Architecture

The high-level architecture of xpresso.ai is shown in the figure below

image1

xpresso.ai essentially consists of two parts:

  1. Data Management Libraries

  2. Infrastructure for managing the entire lifecycle of analytics solutions development

Data Management Libraries

  1. xpresso.ai provides python libraries enabling developers to:

  2. Import data from various kinds of data sources (e.g., local / remote / cloud file systems, RDBMS, NOSQL databases, etc.)

  3. Explore data using univariate and bivariate analysis techniques

  4. Clean data by performing standard data cleansing operations

  5. Visualize exploration results using standard graphics libraries, and export visualization results into well-formatted reports

  6. Version data by pushing it into the xpresso.ai Data Repository

Analytics Solution Development Infrastructure

The xpresso.ai Solution Development infrastructure consists of the following components. It can be installed on-premise, or on any public cloud. When installed on the popular public cloud environments (AWS, Azure and GCP), xpresso.ai can make use of services provided by the specific cloud vendor to replace some of the components mentioned below:

Control and Governance

  1. xpresso.ai Controller - the controller orchestrates the entire `solution development workflow. It provides APIs to authorized clients to perform functions such as creating solutions, adding components to solutions, building and deploying components, running experiments, etc.
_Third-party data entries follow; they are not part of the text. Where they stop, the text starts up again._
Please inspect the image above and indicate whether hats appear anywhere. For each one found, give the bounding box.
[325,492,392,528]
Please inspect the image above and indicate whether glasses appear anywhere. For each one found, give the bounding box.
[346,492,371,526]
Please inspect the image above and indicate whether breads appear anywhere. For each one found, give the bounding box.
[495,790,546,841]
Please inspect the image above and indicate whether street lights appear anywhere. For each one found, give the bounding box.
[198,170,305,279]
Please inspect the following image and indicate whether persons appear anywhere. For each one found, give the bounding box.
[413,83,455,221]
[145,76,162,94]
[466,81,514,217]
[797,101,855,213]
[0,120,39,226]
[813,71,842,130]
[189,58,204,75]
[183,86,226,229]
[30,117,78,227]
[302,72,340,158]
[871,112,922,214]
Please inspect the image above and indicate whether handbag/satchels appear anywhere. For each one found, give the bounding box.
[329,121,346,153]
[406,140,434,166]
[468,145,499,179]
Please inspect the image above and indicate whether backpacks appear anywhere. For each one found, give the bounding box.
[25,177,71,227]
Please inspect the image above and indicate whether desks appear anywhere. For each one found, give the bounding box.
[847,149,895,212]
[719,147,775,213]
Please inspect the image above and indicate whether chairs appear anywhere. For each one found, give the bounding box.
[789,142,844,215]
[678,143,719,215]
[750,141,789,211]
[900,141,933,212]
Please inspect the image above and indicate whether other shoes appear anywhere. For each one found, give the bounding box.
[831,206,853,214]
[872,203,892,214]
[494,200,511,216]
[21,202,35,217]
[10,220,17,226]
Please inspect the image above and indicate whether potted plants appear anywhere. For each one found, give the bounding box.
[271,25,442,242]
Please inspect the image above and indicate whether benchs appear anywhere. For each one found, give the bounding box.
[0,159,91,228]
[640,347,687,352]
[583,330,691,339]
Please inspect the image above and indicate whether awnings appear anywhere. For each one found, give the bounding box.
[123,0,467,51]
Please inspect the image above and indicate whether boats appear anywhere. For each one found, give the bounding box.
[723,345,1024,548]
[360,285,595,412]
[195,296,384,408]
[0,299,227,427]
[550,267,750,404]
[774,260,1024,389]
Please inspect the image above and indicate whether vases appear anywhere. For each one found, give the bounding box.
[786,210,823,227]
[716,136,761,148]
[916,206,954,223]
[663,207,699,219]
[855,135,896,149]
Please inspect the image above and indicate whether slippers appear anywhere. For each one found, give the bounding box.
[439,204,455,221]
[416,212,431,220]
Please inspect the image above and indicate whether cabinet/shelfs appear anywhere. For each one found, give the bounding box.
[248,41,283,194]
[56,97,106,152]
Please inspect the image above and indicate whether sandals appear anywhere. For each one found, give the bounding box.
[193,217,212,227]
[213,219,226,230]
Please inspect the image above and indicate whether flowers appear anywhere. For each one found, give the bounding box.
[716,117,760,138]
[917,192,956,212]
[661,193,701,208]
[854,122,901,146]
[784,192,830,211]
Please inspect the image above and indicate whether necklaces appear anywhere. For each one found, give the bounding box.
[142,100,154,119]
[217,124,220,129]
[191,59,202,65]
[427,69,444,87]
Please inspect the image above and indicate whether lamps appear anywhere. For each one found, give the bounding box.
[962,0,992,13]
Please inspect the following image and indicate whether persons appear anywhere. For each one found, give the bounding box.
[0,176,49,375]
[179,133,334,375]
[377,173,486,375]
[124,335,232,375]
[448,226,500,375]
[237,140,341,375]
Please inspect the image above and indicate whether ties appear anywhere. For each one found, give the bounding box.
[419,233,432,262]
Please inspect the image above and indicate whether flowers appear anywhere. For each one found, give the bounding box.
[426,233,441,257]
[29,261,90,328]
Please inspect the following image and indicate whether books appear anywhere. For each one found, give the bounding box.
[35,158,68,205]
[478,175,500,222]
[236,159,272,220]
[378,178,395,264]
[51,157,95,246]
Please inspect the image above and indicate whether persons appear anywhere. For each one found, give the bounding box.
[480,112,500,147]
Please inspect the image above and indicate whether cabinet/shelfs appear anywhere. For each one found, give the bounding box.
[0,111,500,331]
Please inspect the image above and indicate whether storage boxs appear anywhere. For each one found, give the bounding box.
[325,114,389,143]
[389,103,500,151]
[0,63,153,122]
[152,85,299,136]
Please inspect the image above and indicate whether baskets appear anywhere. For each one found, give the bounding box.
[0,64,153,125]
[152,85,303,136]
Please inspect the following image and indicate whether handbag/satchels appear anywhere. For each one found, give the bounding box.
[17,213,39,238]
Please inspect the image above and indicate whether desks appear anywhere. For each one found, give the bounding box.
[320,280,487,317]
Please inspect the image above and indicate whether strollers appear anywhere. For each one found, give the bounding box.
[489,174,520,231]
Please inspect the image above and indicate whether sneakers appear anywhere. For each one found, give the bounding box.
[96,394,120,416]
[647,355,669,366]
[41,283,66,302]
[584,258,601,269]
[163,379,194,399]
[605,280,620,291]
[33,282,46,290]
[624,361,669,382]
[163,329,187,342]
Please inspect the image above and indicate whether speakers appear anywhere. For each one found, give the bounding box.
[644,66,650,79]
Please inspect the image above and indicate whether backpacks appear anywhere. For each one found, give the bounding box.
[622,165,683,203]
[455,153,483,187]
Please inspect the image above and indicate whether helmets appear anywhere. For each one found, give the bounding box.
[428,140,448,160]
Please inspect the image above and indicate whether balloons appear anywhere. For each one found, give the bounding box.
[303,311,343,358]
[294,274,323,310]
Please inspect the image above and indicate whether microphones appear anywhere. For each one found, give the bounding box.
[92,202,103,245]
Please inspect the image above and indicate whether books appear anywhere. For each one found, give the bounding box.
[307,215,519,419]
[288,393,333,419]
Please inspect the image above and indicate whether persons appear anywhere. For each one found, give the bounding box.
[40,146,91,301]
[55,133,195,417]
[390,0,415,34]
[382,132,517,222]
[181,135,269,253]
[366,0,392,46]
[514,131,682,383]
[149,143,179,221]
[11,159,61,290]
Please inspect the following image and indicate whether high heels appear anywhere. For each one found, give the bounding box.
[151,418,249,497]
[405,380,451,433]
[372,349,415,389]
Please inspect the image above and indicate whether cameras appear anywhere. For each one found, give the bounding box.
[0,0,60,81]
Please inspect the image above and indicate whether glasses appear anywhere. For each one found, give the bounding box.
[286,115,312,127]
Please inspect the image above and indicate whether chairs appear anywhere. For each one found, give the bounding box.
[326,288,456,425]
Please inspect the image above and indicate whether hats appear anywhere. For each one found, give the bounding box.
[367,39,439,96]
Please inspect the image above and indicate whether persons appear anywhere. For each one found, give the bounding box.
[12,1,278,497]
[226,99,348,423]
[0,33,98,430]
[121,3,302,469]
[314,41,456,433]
  2. xpresso.ai Control Center - the Control Center provides an intuitive GUI for developers to instruct the Controller to perform various solution development actions

  3. Authentication Service - xpresso.ai can connect to various authentication services, e.g., LDAP, Active Directory, etc. By default, each xpresso.ai installation has an OpenLDAP server for authentication. This can be re-configured to suit the needs of the installation.

Data Ops

  1. Data Repository - the xpresso.ai Data Repository enables developers to version their data. Developers can create branches in the repository, and upload and download data into branches using the GUI, or python libraries.

  2. Shared File System - xpresso.ai provides shared file systems to enable developers working on the same project to share data and configuration files. Both NFS and HDFS shares are available. Developers are provided standard mount paths on the shared file systems, so that they can use these mount paths within their code.

Dev Ops

  1. Code Repository - xpresso.ai can link to various code repositories supporting the git protocol, such as Bitbucket, GitLab, etc. These repositories can be on-premise or cloud-based.

  2. Build Pipeline - xpresso.ai uses Jenkins as the automation server, and provides pre-configured build pipelines for each component in a solution. By default, each build pipeline automatically checks out the latest code from a specified branch of the code repository, compiles the code, runs unit / system tests, and finally, creates a Docker image and stores it in the container registry.

  3. Container Registry - this stores Docker images of each version of each component built using the xpresso.ai Build pipeline.

  4. Deployment Cluster - xpresso.ai supports various deployment options:

    1. Services of various kinds can be deployed to Kubernetes clusters

    2. Jobs of various kinds can be deployed to Kubernetes or Spark clusters (Spark support in xpresso.ai can use either YARN or Kubernetes as the Resource Manager)

    3. Pipelines (e.g. model training pipelines or ETL pipelines) can be deployed to Kubeflow or Spark clusters.

Model Ops

  1. Model Repository - the xpresso.ai Model Repository stores models created by training pipelines. Developers can create branches in the repository, and download models into branches using the GUI, or python libraries.